Existence of square root of a matrix

Question

Testing a method with the use of C.-H. theorem for finding square roots of real $ 2 \times 2 $ matrices I have noticed that some matrices probably don't have their square roots with real and complex entries.

An example the matrix $A= \begin{bmatrix} 0 & 1 \\ 0 & 0 \end{bmatrix}$.

However is it at all a proof that it is impossible to extend somehow the field of entries in order to satisfy equation $B^2=A$ similar to the situation when many years ago solution of $a^2=-1$ seemed to be impossible to solve for real numbers hence imaginary numbers $i$ were introduced ?

Is it possible to devise such numbers (...quaternions? octonions ? or others..) that $B^2=A$ would be however satisfied ?

Additionally, when we are sure in general case for $n \times n$ matrices that a square root exists if we are free to vastly extend a field?

Answer 1

Two partial answers to your question make a full answer!

Let $A=\begin{bmatrix}0&1\\0&0\end{bmatrix}$.

• Answer 1: The set of matrices form a ring (rings are sets where you have algebraic operations of addition and multiplication). In abstract algebra, one learns about ring extensions, in other words, you can construct a bigger ring which contains the ring of matrices, but your given matrix $A$ has a square root. This is easier to do in a commutative ring, but matrix multiplication is not commutative.

  In this case, let $M_{2,\mathbb{R}}$ be the set of $2\times 2$ matrices with coefficients in $\mathbb{R}$, and we consider elements which are sums of matrices times $B$. In other words, you have sums whose terms are like $$ BM_1BM_2BM_3B\cdots M_kB $$ with or without the leading $B$'s. The one extra condition is that $B^2=A$.

  This gets complicated, but does include a square root of $B$. The problem is that $B$ is not a matrix, it's just an extra element in the ring that acts like the square root $A$.

• Answer 2: Suppose that $B$ must be a matrix (and we're working in a field of characteristic $0$). Then, we have the situation $$ \begin{bmatrix}0&1\\0&0\end{bmatrix}=\begin{bmatrix}a&b\\c&d\end{bmatrix}\begin{bmatrix}a&b\\c&d\end{bmatrix}=\begin{bmatrix}a^2+bc&ab+bd\\ac+cd&bc+d^2\end{bmatrix}. $$ Let's start with the lower left corner. We have that $c(a+d)=0$, so either $c=0$ or $a=-d$.
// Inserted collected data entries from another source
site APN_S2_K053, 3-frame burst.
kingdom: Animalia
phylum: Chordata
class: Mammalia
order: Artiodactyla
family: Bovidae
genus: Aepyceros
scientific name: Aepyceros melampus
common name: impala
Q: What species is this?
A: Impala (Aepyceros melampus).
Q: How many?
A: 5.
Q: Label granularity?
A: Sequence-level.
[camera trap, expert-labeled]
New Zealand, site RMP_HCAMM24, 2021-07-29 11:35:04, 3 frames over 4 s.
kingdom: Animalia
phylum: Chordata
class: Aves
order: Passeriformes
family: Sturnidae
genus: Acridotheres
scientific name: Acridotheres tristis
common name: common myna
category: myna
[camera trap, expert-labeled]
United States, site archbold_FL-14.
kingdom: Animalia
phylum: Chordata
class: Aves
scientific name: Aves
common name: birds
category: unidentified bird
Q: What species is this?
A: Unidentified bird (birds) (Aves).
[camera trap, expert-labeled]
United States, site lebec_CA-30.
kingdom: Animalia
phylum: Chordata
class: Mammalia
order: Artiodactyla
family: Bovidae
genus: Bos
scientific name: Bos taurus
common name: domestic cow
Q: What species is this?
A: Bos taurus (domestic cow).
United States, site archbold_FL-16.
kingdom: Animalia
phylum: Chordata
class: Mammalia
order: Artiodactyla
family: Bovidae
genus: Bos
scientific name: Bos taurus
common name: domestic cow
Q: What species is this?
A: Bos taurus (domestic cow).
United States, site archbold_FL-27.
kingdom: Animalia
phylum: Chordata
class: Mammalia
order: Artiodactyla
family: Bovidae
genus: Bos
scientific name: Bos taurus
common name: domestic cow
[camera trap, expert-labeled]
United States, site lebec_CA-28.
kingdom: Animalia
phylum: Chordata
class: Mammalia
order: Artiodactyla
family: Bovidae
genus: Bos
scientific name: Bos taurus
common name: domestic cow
  • Let's start with the case where $c=0$. In this case, the matrix on the RHS simplifies to $$ \begin{bmatrix}a^2&ab+bd\\0&d^2\end{bmatrix} $$ Since the upper left and lower right corners are also $0$, $a^2=0$ and $d^2=0$, so $a=0$ and $d=0$. But this makes the upper right corner $0$ as well, a contradiction.

  • Suppose now that $a=-d$, but then the upper right corner is $b(a+d)=0$, which is also not possible.

  Therefore, if $xy=0$ implies that $x=0$ or $y=0$, then there is no way to write $A$ as a square of a matrix no matter what field you work with (assuming in our field that $0\not=1$).

Concluding remark: If you work with matrices over a commutative ring which has zero divisors (so not an integral domain), then it may be possible to find a matrix which is the square root of $A$.

Answer 2

That follows is the continuation of the @Michael Burr 's post.We assume that the entries of $A=\begin{pmatrix}0&1\\0&0\end{pmatrix}$ are in $R$, a non-commutative ring with unity and we want to solve $X^2=A$ where $X=\begin{pmatrix}p&q\\r&s\end{pmatrix}$.

Necessarily $AX=XA$, that implies $p=s,r=0$. Finally, $X=\begin{pmatrix}p&q\\0&p\end{pmatrix}$ where $p^2=0,pq+qp=1$.

The simplest example: if $R=M_2(K)$ (where $K$ is a field), then a particular square root (there are many other solutions) is obtained for

$p=\begin{pmatrix}0&1\\0&0\end{pmatrix},q=\begin{pmatrix}x&y\\1&-x\end{pmatrix}$.